- Objective: Could you repeat each of the records below word for word, with nothing changed?

- A series of records:
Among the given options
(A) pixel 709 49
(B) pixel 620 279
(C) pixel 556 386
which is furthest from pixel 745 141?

- Task answer:
Among the given options
(A) pixel 709 49
(B) pixel 620 279
(C) pixel 556 386
which is furthest from pixel 745 141?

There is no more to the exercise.